When I ran Dice BBS (from my bedroom at my mum’s house), I had a selection of door games running on it, selected for their inter-player interactivity: P:TEOS (space trading sim), Legend Of The Red Dragon and it’s underrated sequel (all from Robinson Technologies, who still write computer games to this day), and a MOO (an object-oriented MUD [multiplayer text-based adventure] often with an emphasis on social interaction [like a MUSH]). Later, after Dice BBS’s closure (the internet had become too ubiquitous; too cool; there was no need for it any more), I hacked Legend Of The Red Dragon 2 to pieces and wrote a Pascal front-end to allow it to be played in a protected network environment, developed L2:PC, and deployed it to the Preston College network, where it became so popular that several players rarely did anything else, and one person was even thrown off their course, their grades suffered so badly.

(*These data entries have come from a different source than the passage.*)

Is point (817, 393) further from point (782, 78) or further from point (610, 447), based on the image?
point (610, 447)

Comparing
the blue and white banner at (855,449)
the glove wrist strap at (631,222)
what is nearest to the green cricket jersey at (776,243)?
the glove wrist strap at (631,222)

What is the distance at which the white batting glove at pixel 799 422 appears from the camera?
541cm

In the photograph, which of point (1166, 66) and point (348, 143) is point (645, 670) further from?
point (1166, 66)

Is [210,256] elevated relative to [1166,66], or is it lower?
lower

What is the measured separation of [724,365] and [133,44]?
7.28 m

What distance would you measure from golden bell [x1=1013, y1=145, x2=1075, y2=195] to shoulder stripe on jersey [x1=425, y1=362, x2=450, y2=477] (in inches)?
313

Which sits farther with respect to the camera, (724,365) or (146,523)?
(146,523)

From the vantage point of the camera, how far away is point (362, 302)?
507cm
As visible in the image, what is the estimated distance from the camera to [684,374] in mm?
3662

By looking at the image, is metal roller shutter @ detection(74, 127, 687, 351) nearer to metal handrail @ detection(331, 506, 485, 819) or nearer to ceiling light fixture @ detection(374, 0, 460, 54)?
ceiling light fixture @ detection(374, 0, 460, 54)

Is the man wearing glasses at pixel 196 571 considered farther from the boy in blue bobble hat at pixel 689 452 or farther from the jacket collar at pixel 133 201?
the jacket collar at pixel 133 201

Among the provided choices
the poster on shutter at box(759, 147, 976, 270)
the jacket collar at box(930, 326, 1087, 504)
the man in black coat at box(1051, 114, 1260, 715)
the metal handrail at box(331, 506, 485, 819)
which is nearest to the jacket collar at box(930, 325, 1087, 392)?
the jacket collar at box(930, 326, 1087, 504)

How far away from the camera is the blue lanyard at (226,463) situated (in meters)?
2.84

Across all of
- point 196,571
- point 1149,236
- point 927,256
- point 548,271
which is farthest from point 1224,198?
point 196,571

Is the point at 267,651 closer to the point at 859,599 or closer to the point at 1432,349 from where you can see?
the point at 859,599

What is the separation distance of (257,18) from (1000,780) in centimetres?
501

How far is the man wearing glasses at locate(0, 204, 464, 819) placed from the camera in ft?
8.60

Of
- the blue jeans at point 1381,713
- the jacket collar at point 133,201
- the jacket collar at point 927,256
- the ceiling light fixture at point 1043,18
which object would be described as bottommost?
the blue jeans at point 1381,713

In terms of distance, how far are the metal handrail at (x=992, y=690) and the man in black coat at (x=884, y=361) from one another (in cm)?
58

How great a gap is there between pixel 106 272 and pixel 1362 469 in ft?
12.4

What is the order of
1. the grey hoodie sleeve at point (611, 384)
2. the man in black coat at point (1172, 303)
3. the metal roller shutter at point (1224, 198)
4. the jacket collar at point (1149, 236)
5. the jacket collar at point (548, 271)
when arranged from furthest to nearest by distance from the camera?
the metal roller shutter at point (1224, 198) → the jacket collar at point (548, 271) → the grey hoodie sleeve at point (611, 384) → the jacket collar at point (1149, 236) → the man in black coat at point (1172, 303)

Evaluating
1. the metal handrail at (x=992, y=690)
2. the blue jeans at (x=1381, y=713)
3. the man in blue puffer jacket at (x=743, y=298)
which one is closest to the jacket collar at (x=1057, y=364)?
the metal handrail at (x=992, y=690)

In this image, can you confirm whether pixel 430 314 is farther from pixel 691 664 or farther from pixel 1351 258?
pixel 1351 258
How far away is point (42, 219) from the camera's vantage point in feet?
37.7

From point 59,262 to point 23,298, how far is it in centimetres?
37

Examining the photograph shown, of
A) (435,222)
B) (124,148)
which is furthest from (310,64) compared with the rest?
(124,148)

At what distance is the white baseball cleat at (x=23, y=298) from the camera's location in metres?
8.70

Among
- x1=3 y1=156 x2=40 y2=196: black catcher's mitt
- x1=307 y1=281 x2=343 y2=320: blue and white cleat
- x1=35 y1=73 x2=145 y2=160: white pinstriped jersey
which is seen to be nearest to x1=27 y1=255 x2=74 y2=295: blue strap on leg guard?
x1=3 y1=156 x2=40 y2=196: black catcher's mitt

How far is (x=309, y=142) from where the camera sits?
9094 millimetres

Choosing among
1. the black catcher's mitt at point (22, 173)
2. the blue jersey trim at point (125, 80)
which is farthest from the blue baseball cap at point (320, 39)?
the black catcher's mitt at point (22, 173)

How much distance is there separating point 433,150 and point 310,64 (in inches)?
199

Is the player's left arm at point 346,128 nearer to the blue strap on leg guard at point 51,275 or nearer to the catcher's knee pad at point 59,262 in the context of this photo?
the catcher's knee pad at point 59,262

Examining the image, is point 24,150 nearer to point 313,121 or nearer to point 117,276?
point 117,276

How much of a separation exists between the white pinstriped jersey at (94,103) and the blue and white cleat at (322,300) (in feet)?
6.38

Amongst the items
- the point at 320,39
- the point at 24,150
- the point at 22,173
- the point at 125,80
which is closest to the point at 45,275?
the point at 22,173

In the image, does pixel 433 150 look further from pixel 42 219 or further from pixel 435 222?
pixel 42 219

Nowadays, door games are a bit of a forgotten breed. The MUDs and the MUSHes grew up into the MMORPGs of today (think “World Of Warcraft”, “Everquest”, “Ultima Online”, “Puzzle Pirates”). The need for the other games to be played in a centralised manner was negated by high-speed internet links and modern, multiplayer games. But there are still special places where BBSs run (usually adapted in such a way that you can reach them using the telnet protocol, over the internet), and there will always be a home for them in the hearts of those of us that lived aboard them.

Thanks for listening to a bit of nostalgia.